**分析する文章**
>>>>
レビーフォーラム2015 当事者の講演④幻覚

③からの続き。 レビー小体型認知症と生きる当事者・樋口直美さんの講演。
………………………………………………………………………………………………

幻覚には、幻視、幻聴、幻臭など色々ありますが、それらもずっと出ていません。
私の幻視は、物が動くことが多く、は、滅多に見ませんでした。 

「幻視はボーッとしている時に起こりやすい」と言われていますが、私は、意識障害を起こしている時には、見ません。意識も思考力も正常な状態で起こりました。 

「どんな風に見えるんですか?」とよく聞かれます。
「皆さんの正面の人、その隣の人。一方が幻視です。よく見てどちらか当てて下さい」そういう感じです。見た目では、本物と区別がつきません
透けてもぼやけてもいません。空中に浮いてもいませんし、足もあります。
ただ幻視の人は、何も話しません

オリヴァー・サックスが書いた「見てしまう人びと」等の本に、シャルルボネ症候群という幻視の症例が、沢山紹介されています。
彼らは、知的能力や精神状態に問題がなく、ただ幻視が見えてしまうんです。
彼らの幻視の見え方は、私の幻視の見え方と、とてもよく似ています

「本物にしか見えないなら、どうして幻視と分かるんですか?」と聞かれます。
この場所に、こういうものが居るだろうかと考えます
もし家の中に人がいれば、ありえないので幻視と分かります。
でも突然出ますから、心臓が止まるかと思う位びっくりします
虫は、目の前で消えると「あ?幻視だったんだ」と初めて分かります。
消えない限りは、どれだけ観察しても分かりません

幻視で人を見るのは、私は、とても怖いです
皆さん、今夜、家で寝室の扉を開けた瞬間、知らない男が寝ていたらどうしますか? 
叫ぶと思う方。(挙手を求める)警察を呼ぶ方。棒を持って来る方。
包丁はいないと思いますが、「初めまして」と言う人も居ないと思います。

でもレビーの、特に高齢の方が叫ぶと、全く違います。
頭がおかしいと怒鳴られ、説教され、バカにされたり、BPSDだと決めつけられます
病院に無理矢理連れて行かれて向精神病薬を飲まされるかも知れません。
<<<<
**提供資料**
>>>>
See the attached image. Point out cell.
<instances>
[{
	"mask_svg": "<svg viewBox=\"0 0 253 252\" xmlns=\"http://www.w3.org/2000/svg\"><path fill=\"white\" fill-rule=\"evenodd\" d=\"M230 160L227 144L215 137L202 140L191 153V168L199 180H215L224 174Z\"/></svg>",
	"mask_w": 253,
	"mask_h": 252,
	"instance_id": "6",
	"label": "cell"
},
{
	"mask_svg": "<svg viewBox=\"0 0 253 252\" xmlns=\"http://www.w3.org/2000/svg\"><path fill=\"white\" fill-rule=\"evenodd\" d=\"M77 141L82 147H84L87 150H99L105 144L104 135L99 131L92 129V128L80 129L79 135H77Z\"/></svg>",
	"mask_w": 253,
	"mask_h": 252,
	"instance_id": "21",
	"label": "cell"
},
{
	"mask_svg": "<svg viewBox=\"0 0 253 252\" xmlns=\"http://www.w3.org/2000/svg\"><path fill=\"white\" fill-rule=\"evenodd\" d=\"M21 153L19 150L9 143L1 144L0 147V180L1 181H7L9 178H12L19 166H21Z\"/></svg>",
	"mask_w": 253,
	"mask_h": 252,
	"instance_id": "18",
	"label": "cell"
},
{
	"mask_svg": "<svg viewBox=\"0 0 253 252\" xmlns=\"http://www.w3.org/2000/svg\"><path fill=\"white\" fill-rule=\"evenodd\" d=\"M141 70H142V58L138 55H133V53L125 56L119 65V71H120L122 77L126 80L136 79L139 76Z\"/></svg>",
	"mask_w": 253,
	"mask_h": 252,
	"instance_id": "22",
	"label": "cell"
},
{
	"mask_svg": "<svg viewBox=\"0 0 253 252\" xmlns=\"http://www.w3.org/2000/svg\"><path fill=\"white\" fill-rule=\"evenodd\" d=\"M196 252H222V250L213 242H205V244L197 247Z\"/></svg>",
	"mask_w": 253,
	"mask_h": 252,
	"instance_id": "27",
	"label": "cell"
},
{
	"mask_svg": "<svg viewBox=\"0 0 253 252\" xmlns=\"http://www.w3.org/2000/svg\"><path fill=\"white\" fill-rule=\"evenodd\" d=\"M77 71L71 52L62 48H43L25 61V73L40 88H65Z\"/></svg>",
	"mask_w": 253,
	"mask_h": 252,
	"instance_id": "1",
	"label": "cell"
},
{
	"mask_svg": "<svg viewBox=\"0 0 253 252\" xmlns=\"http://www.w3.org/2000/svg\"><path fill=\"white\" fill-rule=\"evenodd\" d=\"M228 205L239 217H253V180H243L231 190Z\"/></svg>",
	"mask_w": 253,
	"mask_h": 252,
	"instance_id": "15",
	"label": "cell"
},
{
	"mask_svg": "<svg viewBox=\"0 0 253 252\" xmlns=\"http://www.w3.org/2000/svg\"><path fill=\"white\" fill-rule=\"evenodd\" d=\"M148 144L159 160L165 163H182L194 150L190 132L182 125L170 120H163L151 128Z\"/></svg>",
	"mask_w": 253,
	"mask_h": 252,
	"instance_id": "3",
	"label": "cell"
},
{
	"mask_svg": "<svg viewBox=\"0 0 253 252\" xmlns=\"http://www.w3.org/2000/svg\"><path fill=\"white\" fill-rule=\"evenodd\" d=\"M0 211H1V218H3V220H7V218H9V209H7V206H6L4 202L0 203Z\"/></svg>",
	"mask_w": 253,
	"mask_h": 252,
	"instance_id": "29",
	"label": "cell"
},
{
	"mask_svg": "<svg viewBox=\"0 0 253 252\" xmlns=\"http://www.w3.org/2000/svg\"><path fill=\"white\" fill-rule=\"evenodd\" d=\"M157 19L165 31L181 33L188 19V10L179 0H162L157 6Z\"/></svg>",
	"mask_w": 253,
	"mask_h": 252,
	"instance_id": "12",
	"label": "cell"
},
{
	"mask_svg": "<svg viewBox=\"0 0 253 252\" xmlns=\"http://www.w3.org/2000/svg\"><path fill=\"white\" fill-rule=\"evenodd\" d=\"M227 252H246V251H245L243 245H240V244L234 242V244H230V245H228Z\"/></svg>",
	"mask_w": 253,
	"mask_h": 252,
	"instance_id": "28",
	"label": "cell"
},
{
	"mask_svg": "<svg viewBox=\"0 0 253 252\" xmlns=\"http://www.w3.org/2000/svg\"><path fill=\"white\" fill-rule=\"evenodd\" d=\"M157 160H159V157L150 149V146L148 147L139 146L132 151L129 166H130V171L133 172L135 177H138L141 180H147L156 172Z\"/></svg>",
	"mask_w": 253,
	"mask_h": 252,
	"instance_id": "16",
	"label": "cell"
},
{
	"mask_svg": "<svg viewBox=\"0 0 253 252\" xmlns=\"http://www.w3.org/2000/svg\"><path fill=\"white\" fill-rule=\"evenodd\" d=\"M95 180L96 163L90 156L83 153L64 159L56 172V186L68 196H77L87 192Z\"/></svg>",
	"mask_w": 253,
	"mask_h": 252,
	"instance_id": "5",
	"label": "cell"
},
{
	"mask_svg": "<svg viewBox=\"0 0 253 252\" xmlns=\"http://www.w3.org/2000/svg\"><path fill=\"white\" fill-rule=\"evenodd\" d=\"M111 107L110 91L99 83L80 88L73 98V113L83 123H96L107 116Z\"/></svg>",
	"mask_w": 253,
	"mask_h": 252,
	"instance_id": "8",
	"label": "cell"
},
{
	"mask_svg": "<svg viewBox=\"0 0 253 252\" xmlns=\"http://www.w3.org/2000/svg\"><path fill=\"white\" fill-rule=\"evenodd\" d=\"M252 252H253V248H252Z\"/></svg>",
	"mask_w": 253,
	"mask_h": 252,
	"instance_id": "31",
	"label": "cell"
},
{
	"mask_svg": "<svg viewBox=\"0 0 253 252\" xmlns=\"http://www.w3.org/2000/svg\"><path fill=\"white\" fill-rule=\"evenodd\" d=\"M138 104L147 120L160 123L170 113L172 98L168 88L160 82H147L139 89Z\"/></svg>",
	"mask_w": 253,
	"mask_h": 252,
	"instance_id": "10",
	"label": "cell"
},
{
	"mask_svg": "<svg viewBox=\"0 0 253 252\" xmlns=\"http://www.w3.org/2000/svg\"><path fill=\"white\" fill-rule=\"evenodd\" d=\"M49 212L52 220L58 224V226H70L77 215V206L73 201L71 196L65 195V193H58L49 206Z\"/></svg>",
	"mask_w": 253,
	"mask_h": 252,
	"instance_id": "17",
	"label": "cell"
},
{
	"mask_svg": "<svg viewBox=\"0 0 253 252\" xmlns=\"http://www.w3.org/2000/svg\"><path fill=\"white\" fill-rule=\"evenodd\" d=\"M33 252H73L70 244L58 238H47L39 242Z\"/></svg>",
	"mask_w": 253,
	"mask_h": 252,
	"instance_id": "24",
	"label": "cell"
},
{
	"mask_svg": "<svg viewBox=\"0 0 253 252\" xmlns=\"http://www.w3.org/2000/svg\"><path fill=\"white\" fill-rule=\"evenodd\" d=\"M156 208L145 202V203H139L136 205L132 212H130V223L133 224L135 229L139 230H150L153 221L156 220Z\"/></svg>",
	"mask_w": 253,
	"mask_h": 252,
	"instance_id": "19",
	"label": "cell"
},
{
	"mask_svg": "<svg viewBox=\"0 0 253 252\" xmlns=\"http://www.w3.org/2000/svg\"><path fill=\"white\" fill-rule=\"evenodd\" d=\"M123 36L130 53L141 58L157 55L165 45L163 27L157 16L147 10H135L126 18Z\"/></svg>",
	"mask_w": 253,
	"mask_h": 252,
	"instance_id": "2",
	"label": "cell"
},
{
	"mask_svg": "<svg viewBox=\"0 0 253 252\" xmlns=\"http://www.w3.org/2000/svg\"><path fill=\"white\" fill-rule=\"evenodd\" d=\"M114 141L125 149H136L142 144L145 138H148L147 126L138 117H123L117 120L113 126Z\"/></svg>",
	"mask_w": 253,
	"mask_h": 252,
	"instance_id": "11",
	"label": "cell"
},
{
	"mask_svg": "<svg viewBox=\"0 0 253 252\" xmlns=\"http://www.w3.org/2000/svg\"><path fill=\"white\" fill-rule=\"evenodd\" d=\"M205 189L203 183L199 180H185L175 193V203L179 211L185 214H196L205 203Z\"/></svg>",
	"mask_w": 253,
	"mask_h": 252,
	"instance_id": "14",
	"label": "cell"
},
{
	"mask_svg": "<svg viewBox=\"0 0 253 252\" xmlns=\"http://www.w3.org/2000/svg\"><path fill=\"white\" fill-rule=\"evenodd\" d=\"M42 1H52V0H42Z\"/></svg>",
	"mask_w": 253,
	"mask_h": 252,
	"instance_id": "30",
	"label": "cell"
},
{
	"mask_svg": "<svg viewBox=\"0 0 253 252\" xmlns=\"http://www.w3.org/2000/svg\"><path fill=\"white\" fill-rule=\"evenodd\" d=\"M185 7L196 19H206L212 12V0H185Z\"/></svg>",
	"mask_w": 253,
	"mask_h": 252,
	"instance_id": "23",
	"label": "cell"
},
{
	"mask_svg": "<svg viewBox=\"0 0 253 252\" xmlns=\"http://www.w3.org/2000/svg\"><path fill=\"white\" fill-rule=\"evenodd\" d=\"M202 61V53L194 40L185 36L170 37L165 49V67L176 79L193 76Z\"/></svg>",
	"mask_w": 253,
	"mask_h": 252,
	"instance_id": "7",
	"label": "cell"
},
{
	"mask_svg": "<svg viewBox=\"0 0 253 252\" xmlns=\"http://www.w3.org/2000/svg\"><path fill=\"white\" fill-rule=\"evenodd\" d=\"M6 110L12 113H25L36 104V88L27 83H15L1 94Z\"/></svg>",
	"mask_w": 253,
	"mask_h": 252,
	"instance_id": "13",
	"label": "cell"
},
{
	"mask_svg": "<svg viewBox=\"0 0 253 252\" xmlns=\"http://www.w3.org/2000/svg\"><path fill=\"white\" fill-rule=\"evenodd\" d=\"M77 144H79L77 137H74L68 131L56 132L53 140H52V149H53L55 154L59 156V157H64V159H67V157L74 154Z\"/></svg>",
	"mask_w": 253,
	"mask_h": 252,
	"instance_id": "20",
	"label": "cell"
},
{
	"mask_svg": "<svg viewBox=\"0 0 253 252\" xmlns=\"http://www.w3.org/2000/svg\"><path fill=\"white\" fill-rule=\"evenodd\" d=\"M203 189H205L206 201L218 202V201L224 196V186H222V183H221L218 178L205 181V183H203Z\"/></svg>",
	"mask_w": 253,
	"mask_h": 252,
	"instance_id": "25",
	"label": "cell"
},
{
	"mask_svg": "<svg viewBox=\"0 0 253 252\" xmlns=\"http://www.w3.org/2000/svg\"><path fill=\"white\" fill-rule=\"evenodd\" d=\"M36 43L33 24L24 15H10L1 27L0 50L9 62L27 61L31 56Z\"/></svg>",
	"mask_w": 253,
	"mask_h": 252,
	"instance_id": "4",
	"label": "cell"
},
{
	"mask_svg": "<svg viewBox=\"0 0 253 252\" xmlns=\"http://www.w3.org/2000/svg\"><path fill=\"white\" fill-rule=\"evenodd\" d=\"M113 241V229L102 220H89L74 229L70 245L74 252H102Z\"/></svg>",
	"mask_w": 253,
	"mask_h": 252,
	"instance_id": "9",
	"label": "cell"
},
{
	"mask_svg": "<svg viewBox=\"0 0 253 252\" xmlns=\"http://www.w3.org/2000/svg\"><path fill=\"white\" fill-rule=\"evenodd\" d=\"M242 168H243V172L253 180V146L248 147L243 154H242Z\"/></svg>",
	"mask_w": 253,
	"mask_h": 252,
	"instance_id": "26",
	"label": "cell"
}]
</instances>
<<<<
幻覚についての講演で、「本物にしか見えないなら」で始まる段落を、主な内容を残して短い箇条書きにまとめてください。

- 本物にしか見えないのに、なぜ幻視と分かるのかとよく聞かれる。
- その場所にそういうものが居るかどうかを考える。家の中に人がいれば、ありえないので幻視と分かる。
- ただし突然出るので、心臓が止まるかと思うほど驚く。
- 虫の場合は、目の前で消えて初めて幻視だと分かる。消えない限り、どれだけ観察しても分からない。